事例もテクノロジーも満載!NTT Com Forum 2014 第5回
NTT Comの現地法人が語るグローバル進出成功への鍵
若くて親日なベトナム!成功のコツはギャップを楽しむこと
2014年10月13日 09時00分更新
進出前に聞いたベトナムのいい話は本当か?
優秀な労働力、親日、リスクフリー、好立地、急成長など、さまざまなレポートでは、ベトナムのメリットばかりが強調される。しかし、ベトナムは課題も多い。鈴木氏は、こうしたリスクは事前に盛り込んでおくべきだと説明する。

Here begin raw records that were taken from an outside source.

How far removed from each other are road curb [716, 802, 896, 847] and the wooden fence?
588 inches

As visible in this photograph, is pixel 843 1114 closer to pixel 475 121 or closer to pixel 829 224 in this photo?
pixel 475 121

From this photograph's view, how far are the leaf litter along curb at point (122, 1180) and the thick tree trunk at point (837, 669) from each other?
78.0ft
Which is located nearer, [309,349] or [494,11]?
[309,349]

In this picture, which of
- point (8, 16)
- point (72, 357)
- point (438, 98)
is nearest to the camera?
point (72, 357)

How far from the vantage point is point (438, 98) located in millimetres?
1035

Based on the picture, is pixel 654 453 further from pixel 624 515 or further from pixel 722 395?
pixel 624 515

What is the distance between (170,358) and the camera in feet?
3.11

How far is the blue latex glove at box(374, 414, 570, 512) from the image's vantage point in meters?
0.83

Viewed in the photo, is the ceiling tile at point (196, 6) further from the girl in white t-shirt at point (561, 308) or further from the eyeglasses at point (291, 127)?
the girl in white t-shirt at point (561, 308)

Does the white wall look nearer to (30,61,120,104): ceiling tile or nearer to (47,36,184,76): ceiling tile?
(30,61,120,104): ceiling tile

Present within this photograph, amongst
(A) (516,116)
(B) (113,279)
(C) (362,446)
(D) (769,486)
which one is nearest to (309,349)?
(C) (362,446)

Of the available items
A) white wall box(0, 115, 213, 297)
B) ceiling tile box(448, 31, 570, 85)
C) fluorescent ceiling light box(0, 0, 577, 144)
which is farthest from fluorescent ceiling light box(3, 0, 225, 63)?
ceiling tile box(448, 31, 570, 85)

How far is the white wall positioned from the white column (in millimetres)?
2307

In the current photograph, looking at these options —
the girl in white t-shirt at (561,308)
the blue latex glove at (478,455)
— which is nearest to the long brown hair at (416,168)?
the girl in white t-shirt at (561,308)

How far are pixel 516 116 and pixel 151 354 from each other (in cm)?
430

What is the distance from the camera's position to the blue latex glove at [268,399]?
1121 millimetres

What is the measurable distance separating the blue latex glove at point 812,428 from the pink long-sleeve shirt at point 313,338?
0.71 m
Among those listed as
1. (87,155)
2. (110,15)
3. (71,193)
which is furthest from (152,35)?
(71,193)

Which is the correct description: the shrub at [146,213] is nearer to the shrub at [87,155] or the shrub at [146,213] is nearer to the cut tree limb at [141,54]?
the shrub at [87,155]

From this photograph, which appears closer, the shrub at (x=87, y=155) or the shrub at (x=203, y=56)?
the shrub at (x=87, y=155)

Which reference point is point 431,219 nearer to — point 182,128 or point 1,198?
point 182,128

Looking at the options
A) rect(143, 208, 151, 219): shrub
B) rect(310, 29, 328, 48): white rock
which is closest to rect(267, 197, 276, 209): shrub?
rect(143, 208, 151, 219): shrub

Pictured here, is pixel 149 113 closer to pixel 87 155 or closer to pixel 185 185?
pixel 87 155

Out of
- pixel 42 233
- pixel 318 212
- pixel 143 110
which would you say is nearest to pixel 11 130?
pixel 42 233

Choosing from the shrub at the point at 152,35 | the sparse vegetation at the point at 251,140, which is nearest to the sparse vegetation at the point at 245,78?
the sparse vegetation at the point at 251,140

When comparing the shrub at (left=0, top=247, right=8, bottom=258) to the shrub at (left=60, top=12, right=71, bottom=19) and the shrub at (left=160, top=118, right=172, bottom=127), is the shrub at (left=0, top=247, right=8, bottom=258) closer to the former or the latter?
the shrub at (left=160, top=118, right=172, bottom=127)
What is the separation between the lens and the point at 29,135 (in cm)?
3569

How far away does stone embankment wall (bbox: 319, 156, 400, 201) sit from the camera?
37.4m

まず通信品質があまり高くなく、1ヶ月で43分程度の故障が発生する可用性。中国、マレーシア、タイ、フィリピンに劣り、インドネシアやインドよりは優れているというレベルだ。「通信ケーブルの配線が雑だったり、架空されているケーブルに洗濯物が干されていたりする。やはり人為的な問題は大きい」(鈴木氏)。
また、国際回線の接続障害が大きいのも悩みどころ。ベトナムは陸揚げされている海底ケーブルの数自体が4本と少なく、しかも大容量のAAG(Asia American Gateway)に大きく依存している。そのため、AAGにトラブルが起こるとベトナムのインターネット全体に大きな影響が起こる。実際、2013年、2014年には連続してケーブルの切断事故が起こり、インターネット障害が発生。「海底ケーブルの断線に関しては、修理するまで手の打ち所がない」(鈴木氏)とのことだ。
電力インフラも万全とは言えない。需要に対する供給は追いついてきたものの、2013年5月には南部20州以上、隣国カンボジアのプノンペンまで含む大規模な停電が発生。完全復旧まで8時間かかった停電の原因は、樹木の移植作業を行なった際に、クレーンが持ち上げた樹木が送電線に接触したという事故で、電力システムの脆弱性が露呈されたという。
さらに人材面でも問題に直面する。鈴木氏は、「ベトナム人は情報共有文化が希薄なので、辞める時も引き継ぎをしない。横領や盗難、麻薬などに手を出す人もいるし、そもそも会社へのロイヤリティがないので、すぐ辞める」と指摘する。違法ソフトウェアの利用率も81%と、中国よりも高い。不正コピーで欧米企業から訴えられる例も起こっている。
“問題”ではなく“ギャップ”を埋める
そもそも日本人とベトナム人は資質も大きく異なる。ベトナム人から見て日本人は礼儀正しく、真面目で、几帳面だが、一方で働きすぎる、細かすぎる、融通が利かないというネガティブさも持ち合わせる。しかし、長所を裏返せば短所になるため、日本人はベトナム人から学ぶことも多い。鈴木氏は「両者にあるのは“問題”ではなく、“ギャップ”。相互のスタイルを尊重し、ネガティブポイントをカバーすることで乗り越えられる」と指摘する。

問題ではなくギャップ。ICTでカバーできることも多い
こうしたギャップを乗り越えるため、ITの利用価値は大きいという。たとえば、ベトナム人がすぐに辞めるのを前提に、情報をあらかじめドキュメント化しておく。作業の俗人化や賃金の高騰を前提に、ERPやワークフローを導入し、手作業を極力減らす。さらに脆弱なインフラ事情を補うべく、データセンターの活用やネットワークの冗長化などを進めるといった施策だ。
NTTコミュニケーションズでは13年に渡るベトナムでの実績を活かし、ギャップを解消するソリューションを提供するという。鈴木氏は、「ベトナム進出時からご相談いただき、拡大までお手伝いさせていただく。ベトナムだけではなく、アジアさらにはグローバルまでカバーできる」とアピールし、講演を締めた。